JEFFERSON CITY, Mo. – As the House debated an appropriations bill to provide funding to the state’s institutions of higher learning, state Rep. Courtney Allen Curtis offered an amendment to ensure Missouri universities and colleges make campus safety their top priority. The amendment offered by Curtis comes in response to yet another sexual assault at a Missouri university, and in an effort to force university leadership to effectively plan to improve student safety.

“I have repeatedly called on our universities to take this matter seriously and to step up their efforts to make student safety a top priority, but my calls have continued to fall on deaf ears,” said Curtis, D-Ferguson. “Now with this latest sexual assault at UMSL, it has again become painfully obvious that the neglect our universities have shown on this issue has put our students at excessive risk.”

The amendment Curtis offered to HB 2003 would require that 10 percent of each institution’s core funding be designated to the safety and security of students.

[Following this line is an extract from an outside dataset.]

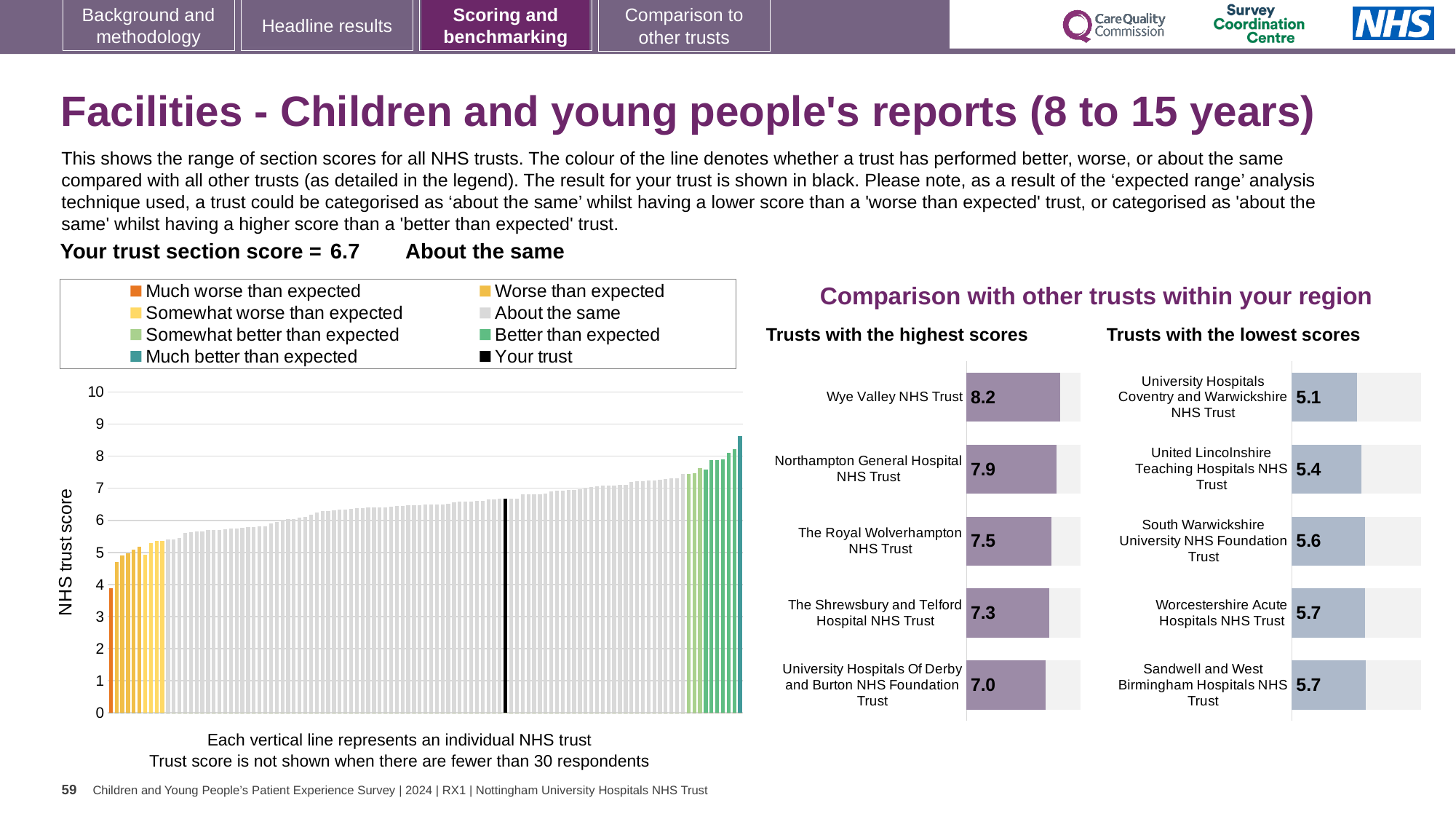
In the main chart of NHS trust scores, is the value for the black 'Your trust' bar greater or less than 6? greater In the 'Trusts with the lowest scores' chart, which trust has the lowest score? University Hospitals Coventry and Warwickshire NHS Trust In the 'Trusts with the highest scores' chart, what is the score for Wye Valley NHS Trust? 8.2 What type of chart is the main chart showing NHS trust scores? Bar chart In the 'Trusts with the lowest scores' chart, what is the difference between the scores of Worcestershire Acute Hospitals NHS Trust and University Hospitals Coventry and Warwickshire NHS Trust? 0.6 How many entries does the legend of the main NHS trust score chart list? 8 In the 'Trusts with the highest scores' chart, what is the score for The Royal Wolverhampton NHS Trust? 7.5 In the 'Trusts with the lowest scores' chart, what is the score for United Lincolnshire Teaching Hospitals NHS Trust? 5.4 In the 'Trusts with the highest scores' chart, which trust has the highest score? Wye Valley NHS Trust How many trusts are shown in the 'Trusts with the lowest scores' chart? 5 In the 'Trusts with the highest scores' chart, what is the difference between the scores of Wye Valley NHS Trust and University Hospitals Of Derby and Burton NHS Foundation Trust? 1.2 In the 'Trusts with the highest scores' chart, which has the larger score: Northampton General Hospital NHS Trust or The Shrewsbury and Telford Hospital NHS Trust? Northampton General Hospital NHS Trust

The amendment specifies that the first priority would be given to safety measures and security personnel. The second priority would be given to the education of students, staff and campus at large to reduce sexual assault, violence and harassment. The third priority would be to methods that increase the general safety of the campus.

Curtis noted that if the goals of the safety improvement plan are met, his amendment would allow an institution to utilize up to half of the funds for other purposes.

After debate, the amendment was ultimately rejected by a voice vote.